Un incident d'une gravité exceptionnelle s'est produit à Tshikapa, chef-lieu de la province du Kasaï. Devant une foule composée de militants de l'UDPS et d'agents de la mairie, le maire de la ville a publiquement déchiré une copie de la Constitution de la République démocratique du Congo, qu'il a qualifiée d' "œuvre des belligérants".
Cet acte, posé en plein rassemblement, suscite une vive controverse et relance le débat sur le respect des institutions de la République par les autorités publiques.
Pour de nombreux observateurs, un tel acte, posé par une autorité investie de la mission de faire respecter les lois du pays, constitue un précédent inquiétant.

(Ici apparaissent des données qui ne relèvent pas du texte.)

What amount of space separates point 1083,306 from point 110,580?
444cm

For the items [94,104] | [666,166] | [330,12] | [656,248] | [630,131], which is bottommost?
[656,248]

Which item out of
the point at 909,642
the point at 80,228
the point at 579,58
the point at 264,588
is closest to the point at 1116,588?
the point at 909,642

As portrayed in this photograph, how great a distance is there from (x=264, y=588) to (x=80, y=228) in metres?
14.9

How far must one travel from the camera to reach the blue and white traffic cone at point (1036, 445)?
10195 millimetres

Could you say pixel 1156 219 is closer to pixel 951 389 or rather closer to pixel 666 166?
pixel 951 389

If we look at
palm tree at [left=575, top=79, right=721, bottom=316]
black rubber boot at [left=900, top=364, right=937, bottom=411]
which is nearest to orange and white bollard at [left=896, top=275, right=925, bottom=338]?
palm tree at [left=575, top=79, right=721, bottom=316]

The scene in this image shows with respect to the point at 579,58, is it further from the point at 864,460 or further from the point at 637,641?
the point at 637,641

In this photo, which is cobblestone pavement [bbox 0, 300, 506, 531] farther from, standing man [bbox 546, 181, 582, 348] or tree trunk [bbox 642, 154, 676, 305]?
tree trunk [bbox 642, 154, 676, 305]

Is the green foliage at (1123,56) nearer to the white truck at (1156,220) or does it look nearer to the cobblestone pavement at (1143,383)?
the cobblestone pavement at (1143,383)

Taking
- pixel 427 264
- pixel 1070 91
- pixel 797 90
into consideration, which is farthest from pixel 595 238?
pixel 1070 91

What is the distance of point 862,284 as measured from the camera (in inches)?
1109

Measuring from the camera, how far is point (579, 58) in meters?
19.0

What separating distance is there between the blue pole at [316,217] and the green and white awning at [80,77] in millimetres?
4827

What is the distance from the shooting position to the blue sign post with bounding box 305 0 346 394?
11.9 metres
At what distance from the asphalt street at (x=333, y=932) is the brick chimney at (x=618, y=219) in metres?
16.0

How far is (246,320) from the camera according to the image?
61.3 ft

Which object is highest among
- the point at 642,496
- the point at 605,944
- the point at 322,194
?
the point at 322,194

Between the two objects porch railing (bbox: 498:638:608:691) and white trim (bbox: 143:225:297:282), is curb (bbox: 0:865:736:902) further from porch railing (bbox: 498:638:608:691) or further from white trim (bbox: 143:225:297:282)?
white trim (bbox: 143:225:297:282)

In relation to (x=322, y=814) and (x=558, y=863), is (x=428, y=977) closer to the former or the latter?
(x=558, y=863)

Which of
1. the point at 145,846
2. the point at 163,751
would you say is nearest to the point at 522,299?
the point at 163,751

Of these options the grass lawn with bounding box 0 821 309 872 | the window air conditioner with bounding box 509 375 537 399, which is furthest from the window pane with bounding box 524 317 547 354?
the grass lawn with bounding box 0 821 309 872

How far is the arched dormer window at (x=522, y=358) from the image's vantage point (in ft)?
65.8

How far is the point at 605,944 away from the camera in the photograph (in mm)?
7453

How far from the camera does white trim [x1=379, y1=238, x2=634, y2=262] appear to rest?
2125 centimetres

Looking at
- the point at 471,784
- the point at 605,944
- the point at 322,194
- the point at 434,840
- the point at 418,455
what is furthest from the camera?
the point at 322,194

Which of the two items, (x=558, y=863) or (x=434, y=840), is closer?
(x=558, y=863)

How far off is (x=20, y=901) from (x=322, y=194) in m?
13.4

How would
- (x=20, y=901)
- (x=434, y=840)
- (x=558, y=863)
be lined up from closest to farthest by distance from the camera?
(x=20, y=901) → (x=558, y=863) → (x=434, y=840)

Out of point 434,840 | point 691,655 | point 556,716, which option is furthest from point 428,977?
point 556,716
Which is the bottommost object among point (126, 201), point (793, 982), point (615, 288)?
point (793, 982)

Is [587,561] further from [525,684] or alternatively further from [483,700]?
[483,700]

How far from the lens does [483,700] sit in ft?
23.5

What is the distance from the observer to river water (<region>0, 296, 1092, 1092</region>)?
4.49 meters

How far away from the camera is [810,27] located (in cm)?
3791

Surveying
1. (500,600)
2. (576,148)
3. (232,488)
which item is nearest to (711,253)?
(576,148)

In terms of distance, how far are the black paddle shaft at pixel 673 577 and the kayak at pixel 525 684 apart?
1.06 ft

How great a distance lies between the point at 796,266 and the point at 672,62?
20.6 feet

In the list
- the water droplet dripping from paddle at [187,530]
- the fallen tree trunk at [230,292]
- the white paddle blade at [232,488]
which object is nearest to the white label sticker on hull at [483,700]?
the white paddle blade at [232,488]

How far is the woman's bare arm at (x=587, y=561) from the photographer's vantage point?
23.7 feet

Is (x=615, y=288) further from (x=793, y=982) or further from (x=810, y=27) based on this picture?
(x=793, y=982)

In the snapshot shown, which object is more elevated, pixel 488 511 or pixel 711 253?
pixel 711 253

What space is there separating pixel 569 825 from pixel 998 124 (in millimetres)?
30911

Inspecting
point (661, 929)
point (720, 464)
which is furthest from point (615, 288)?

En effet, aussi longtemps que la Constitution demeure en vigueur et qu'elle n'a été ni révisée ni remplacée conformément aux procédures prévues par la loi, elle reste la norme suprême à laquelle tous les citoyens, y compris les autorités publiques, sont tenus de se conformer.
Cet acte symbolique, largement commenté, pourrait alimenter les appels à des sanctions disciplinaires ou judiciaires si les autorités compétentes estiment qu'il constitue une violation des obligations liées à la fonction publique ou un outrage aux institutions de la République.
En attendant une éventuelle réaction du Gouvernement ou des instances judiciaires, cette scène continue de susciter de nombreuses interrogations sur le respect de l'État de droit et des symboles de la République en RDC.